The official spoke on condition of
anonymity because of the sensitivity of the information.
Police and MI5
had no specific intelligence warning of a plan to attack Scotland, but they have
monitored a host of suspected terrorists and plots there, he said. It was not
yet clear whether there was an international element to the planning or funding
of the attacks, the official said.
The new terror threat presents Prime
Minister Gordon Brown, a Scot who took office on Wednesday, with an enormous
challenge and comes at a time of already heightened vigilance one week before
the anniversary of the July 7 London transit attacks, which killed 52
people.
"I know that the British people will stand together, united,
resolute and strong," Brown said Saturday in a televised
statement.
President Bush was being kept informed of the situation, the
White House said. "We're in contact with British authorities on the matter,"
said Gordon Johndroe, a spokesman for the National Security Council, in
Washington.

Task instructions:
Repeat the part of the news report starting with "Police and MI5" and going on through "the official said.", keeping every word unchanged. The material after this sentence has no connection to the news report.

(Scene geometry reasoning data)
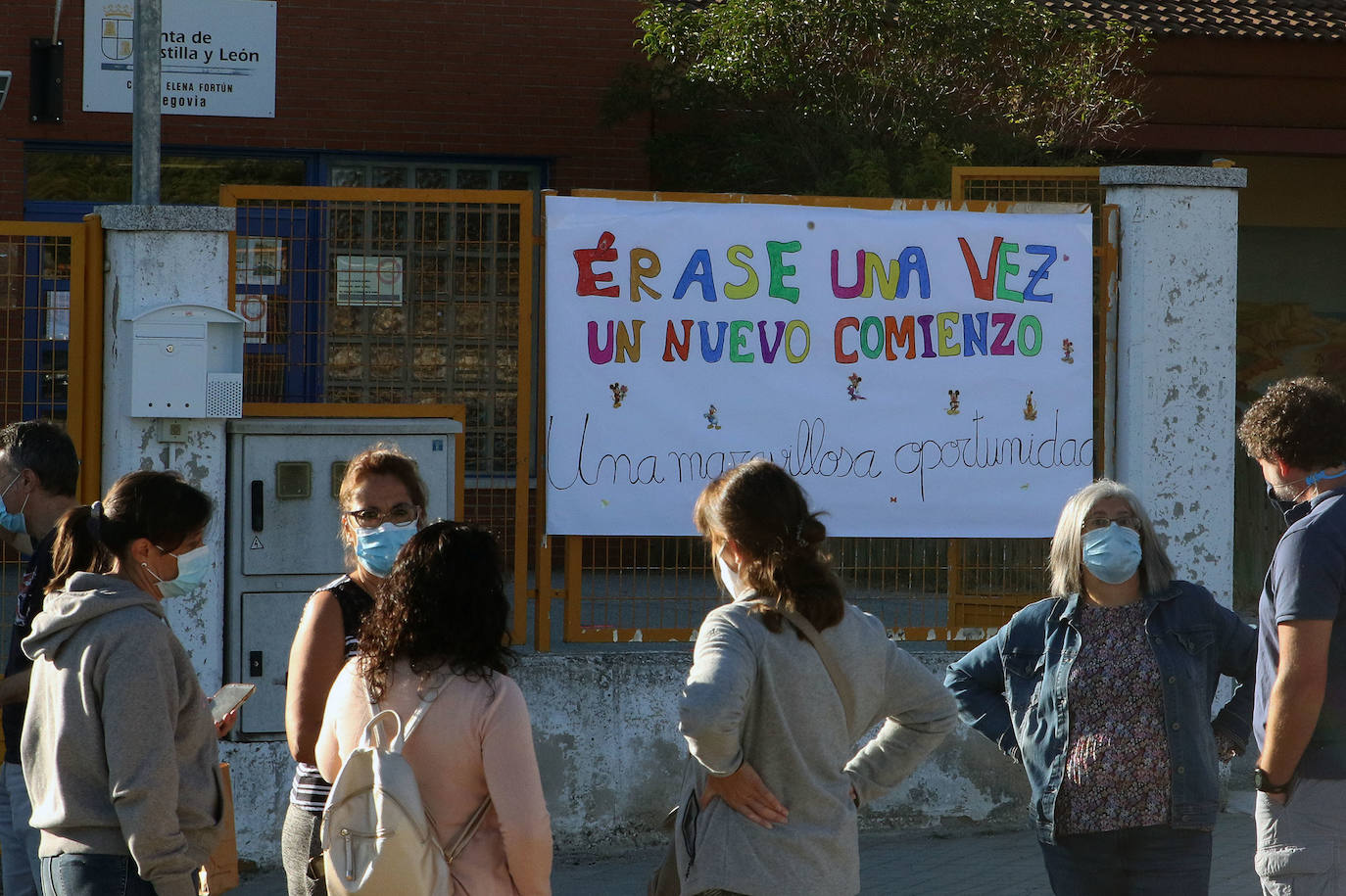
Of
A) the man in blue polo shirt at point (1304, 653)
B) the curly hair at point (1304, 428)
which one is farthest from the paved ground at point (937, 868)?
the curly hair at point (1304, 428)

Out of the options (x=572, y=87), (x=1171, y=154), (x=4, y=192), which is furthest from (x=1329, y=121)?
(x=4, y=192)

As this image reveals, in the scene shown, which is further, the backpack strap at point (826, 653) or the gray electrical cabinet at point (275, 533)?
the gray electrical cabinet at point (275, 533)

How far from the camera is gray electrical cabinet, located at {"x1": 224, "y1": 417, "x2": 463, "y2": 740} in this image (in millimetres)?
5902

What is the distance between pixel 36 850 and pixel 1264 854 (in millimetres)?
3033

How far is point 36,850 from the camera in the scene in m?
3.72

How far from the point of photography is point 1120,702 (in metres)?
3.65

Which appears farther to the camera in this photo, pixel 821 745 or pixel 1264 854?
pixel 1264 854

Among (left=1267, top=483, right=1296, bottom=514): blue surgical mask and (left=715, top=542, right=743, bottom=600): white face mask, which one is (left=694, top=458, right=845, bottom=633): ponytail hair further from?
(left=1267, top=483, right=1296, bottom=514): blue surgical mask

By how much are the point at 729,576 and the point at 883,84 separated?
7676 millimetres

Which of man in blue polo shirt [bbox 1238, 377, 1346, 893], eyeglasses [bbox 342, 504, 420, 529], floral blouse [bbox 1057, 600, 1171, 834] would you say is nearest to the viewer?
man in blue polo shirt [bbox 1238, 377, 1346, 893]

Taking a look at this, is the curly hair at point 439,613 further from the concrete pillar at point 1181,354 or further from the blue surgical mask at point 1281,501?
the concrete pillar at point 1181,354

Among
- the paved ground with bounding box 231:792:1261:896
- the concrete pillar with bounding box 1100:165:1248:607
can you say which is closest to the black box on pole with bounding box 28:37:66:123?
the paved ground with bounding box 231:792:1261:896

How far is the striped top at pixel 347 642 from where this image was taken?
349 cm

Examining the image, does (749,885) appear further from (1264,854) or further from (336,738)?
(1264,854)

Result of this task:
Police and MI5
had no specific intelligence warning of a plan to attack Scotland, but they have
monitored a host of suspected terrorists and plots there, he said. It was not
yet clear whether there was an international element to the planning or funding
of the attacks, the official said.